Non più di venti giorni fa il cinefilo Veltroni, tribuno dimezzato, dal Circo Massimo di Roma declamava: «Questa è la più grande manifestazione di massa del riformismo italiano perchè in Italia un cittadino su tre si riconosce e crede nel riformismo moderno».
Riformismo, modernismo: parole vuote che risuonano sinistramente, un'eco cupa, la  tabula rasa dell'economia globalizzata.
Tra i clangori di fabbriche che delocalizzano, esternalizzano, chiudono cancelli trasformando ampie zone del paese in aree cimiteriali.
Parole che, curiosamente, continuano a rimbalzare nei salotti dei canali di scarico mediatico, generalmente associati alla religione suprema, il post-ideologismo.
Essere post-ideologici è la conditio sine qua non per un politico “delegato”, che non può più essere militante, pena l'esilio in soffitta.
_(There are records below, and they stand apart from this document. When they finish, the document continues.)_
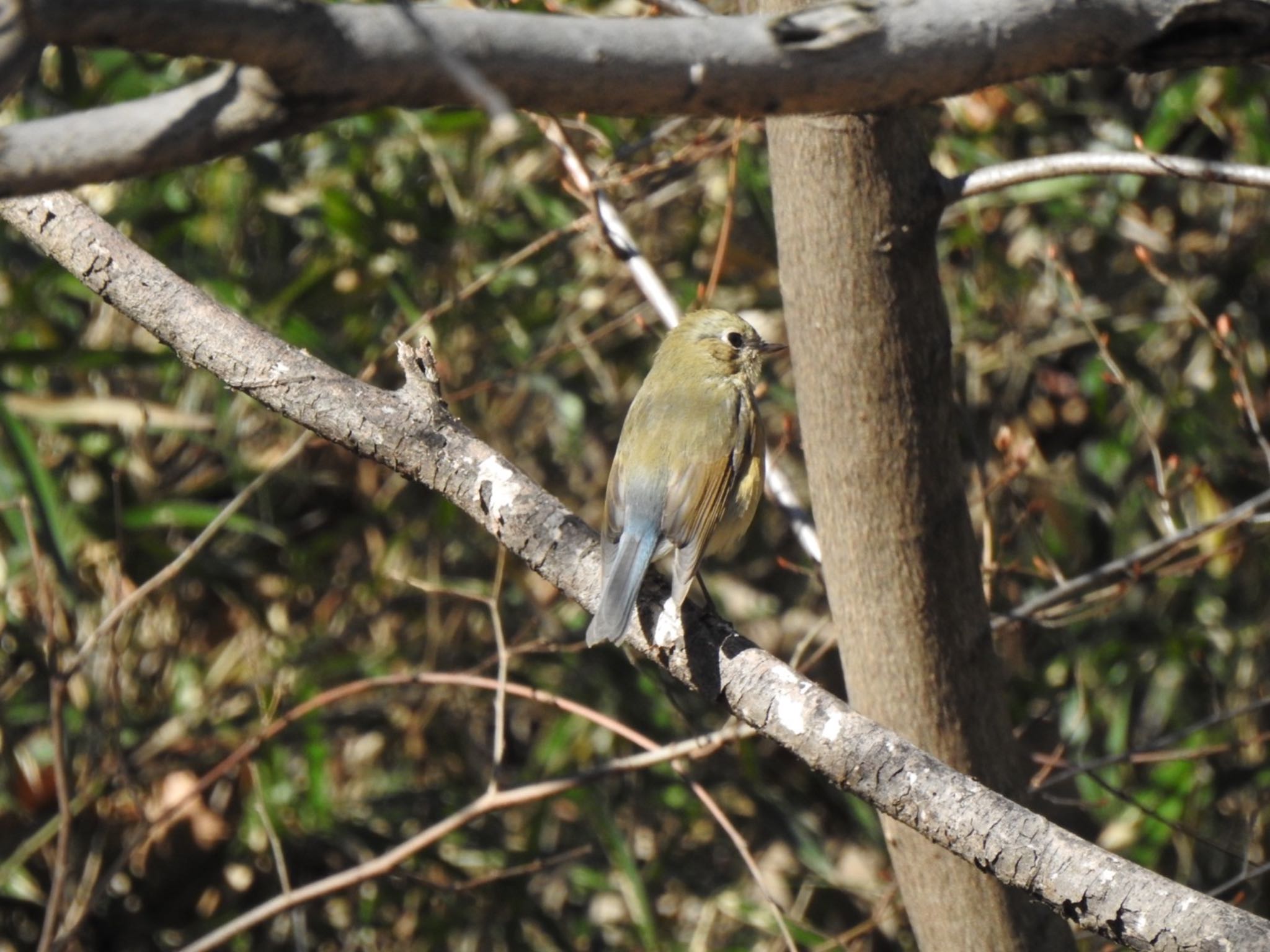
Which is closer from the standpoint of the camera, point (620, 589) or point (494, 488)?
→ point (494, 488)

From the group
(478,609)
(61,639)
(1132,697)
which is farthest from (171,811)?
(1132,697)

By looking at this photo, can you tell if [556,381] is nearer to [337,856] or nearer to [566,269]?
[566,269]

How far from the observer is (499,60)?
1203 mm

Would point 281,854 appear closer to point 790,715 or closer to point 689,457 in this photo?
point 689,457

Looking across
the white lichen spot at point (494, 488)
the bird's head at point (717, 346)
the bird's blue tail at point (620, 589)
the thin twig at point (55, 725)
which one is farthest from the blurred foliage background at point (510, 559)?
the white lichen spot at point (494, 488)

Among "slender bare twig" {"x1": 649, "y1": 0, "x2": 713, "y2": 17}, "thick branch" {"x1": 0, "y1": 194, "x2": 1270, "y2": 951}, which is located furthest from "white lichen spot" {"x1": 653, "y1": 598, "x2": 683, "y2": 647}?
"slender bare twig" {"x1": 649, "y1": 0, "x2": 713, "y2": 17}

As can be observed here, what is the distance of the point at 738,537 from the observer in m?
3.61

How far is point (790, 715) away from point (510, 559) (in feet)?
9.37

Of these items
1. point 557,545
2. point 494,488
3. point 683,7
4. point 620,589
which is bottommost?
point 620,589

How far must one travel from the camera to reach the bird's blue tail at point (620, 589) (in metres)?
2.56

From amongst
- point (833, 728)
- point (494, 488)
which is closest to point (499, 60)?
point (833, 728)

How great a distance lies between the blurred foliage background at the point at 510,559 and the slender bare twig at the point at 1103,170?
1947mm

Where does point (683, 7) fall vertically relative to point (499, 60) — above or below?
below

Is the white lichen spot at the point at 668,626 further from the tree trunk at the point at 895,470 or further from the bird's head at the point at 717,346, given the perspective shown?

Solo un'idea “pragmatista” può essere funzionale a questa società, che sociologi all'Alberoni hanno ribattezzato “liquida”, e mai termine fu più felice.
La società liquida ovviamente è un prodotto organico di scarto della fisiocrazia francese settecentesca, un “laissez faire, laissez passer” de noantri.
I post-marxisti e post-democristi hanno  ridotto la politica degli ultimi quindici anni in un feroce e gretto pragmatismo, hanno annichilito le idee, la cultura, il parlar per immagini (proprio delle ideologie).
Hanno trasformato il progetto politico e sociale, la tradizione, la lettura storiografica, il pensiero in una portineria condominiale, una rivendita di pezzi di stato e di sovranità.
Noi pensiamo che mai come oggi ci sia bisogno di ideologismo e di un'osservazione della realtà grandangolare. Pensiamo che ci sia bisogno di un'ideologia che diriga l'azione, secondo la definizione di Pareto.
Non certo l'ideologia marxista, quella che il filosofo preveggente Baudrillard aveva già ampiamente liquidato negli anni Settanta definendola «una limitata critica piccolo-borghese, solo un passo in più verso la banalizzazione della vita».
O quelle che glorificano il discrimine etnico, religioso, reddituale o «l'estasi della comunicazione», per citare ancora Baudrillard.
Piuttosto un'ideologia che ci affranchi dalla schiavitù del globale, dal valore d'uso, dalla libera circolazione delle merci e dei capitali, dall'industrialismo, dalla trita ritualità della delega democratica.
L'antimodernismo. Lo zerismo.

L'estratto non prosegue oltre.